Background: Experimental animal model studies have shown neuroprotective properties
of magnesium. We assessed the relationship between admission magnesium and admission
stroke severity and 3-month clinical outcomes in patients with acute intracerebral hemorrhage
Methods: The present study included 323 patients with acute ICH who were prospectively identified.
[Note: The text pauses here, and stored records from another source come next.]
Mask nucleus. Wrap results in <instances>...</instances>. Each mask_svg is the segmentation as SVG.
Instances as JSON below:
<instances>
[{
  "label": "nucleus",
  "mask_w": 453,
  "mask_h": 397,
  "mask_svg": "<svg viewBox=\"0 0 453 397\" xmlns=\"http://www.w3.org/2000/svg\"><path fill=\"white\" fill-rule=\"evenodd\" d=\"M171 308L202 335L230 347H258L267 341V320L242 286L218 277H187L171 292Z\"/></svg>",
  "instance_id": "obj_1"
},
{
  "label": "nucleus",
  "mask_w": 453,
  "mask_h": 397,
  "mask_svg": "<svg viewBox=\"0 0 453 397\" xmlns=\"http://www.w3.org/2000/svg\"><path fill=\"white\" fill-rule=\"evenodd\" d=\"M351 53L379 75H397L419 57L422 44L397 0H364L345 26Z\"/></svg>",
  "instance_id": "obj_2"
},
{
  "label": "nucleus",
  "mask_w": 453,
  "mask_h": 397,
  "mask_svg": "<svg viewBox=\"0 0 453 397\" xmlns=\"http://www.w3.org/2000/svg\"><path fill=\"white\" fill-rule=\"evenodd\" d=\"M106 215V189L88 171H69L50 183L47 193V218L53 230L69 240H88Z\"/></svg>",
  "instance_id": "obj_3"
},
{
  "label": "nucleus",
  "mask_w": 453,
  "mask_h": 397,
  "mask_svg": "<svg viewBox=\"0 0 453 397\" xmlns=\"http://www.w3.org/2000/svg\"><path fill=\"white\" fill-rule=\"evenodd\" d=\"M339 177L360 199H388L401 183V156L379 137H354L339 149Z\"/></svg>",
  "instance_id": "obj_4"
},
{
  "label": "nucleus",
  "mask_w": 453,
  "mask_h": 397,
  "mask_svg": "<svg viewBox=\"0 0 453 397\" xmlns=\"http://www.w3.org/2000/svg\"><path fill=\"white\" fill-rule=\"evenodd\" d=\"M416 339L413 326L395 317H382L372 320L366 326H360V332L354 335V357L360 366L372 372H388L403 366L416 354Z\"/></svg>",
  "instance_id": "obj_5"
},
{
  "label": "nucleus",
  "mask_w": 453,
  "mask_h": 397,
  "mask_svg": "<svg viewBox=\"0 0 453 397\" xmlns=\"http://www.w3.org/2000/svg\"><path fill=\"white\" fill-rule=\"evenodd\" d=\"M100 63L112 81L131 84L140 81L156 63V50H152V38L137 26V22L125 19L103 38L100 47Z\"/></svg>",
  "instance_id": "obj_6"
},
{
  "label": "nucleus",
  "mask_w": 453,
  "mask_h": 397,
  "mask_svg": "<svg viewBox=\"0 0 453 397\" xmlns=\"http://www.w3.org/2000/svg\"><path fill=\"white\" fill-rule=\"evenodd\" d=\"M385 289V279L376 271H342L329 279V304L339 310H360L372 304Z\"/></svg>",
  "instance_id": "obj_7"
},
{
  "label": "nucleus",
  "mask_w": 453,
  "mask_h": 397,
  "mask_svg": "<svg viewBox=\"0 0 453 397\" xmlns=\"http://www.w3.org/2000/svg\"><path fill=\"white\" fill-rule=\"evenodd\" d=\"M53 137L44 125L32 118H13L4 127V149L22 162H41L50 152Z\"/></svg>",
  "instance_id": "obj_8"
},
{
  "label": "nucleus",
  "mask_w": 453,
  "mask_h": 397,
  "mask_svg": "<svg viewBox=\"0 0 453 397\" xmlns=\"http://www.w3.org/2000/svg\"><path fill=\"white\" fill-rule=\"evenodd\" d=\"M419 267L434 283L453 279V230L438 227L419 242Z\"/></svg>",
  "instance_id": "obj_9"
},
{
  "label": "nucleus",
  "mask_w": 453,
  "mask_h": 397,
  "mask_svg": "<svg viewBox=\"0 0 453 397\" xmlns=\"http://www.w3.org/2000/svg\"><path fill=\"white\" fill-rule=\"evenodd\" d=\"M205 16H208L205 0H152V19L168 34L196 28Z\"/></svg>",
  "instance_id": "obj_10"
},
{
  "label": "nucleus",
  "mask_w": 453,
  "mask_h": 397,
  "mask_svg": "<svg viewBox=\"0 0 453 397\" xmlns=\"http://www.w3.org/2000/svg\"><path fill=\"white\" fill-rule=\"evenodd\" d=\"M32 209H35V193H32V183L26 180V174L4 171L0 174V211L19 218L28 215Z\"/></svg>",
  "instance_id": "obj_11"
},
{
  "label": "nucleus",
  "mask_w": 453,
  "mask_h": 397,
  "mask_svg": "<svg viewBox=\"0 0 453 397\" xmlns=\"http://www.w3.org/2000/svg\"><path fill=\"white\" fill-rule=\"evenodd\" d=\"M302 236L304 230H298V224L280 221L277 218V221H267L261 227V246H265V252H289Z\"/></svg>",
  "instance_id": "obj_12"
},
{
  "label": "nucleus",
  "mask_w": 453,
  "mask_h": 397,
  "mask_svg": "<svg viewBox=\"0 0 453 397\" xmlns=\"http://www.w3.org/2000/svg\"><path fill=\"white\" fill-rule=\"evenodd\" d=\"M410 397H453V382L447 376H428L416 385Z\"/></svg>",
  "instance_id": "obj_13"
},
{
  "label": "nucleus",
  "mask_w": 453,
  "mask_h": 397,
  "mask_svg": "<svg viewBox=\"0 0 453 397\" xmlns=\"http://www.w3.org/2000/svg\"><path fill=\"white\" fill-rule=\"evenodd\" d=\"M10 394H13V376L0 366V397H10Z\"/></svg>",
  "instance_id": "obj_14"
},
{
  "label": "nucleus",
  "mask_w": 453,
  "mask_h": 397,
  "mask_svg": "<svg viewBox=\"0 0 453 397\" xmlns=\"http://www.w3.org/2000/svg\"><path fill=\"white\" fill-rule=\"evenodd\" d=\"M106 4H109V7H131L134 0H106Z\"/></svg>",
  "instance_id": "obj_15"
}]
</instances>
Demographic characteristics, lifestyle risk factors, NIHSS score, hematoma volumes, and
other clinical features were recorded at baseline for all participants. Patients were divided into
three groups based on the admission magnesium levels (T1: <0.84; T2: 0.84-0.91; T3: ≥0.91
mmol/L). Clinical outcomes were death, poor functional outcome (defined by modified Rankin
scale [mRS] scores 3-6) at 3 months.
Results: After 3-month follow-up, 40 (12.4%) all-cause mortality and 132 (40.9%) poor functional
outcome were documented. Median NIHSS scores for each tertile (T1 to T3) were 8.0, 5.5, and
6.0, and median hematoma volumes were 10.0, 8.05, and 12.4 ml, respectively. There is no significant
association between baseline NIHSS scores(P=0.176) and hematoma volumes(P=0.442) in T3
and T1 in multivariable linear regression models. Compared with the patients in T1, those in T3
were associated with less frequency of all-cause mortality [adjusted odds ratio (OR), 0.10; 95%
confidence interval (CI), 0.02-0.54; P-trend=0.010] but not poor functional outcome (adjusted OR,
1.80; 95%CI, 0.71-4.56; P-trend=0.227) after adjustment for potential confounders.
Conclusions: Elevated admission serum magnesium level is associated with lower odds of mortality
but not poor functional outcome at 3 months in patients with acute ICH.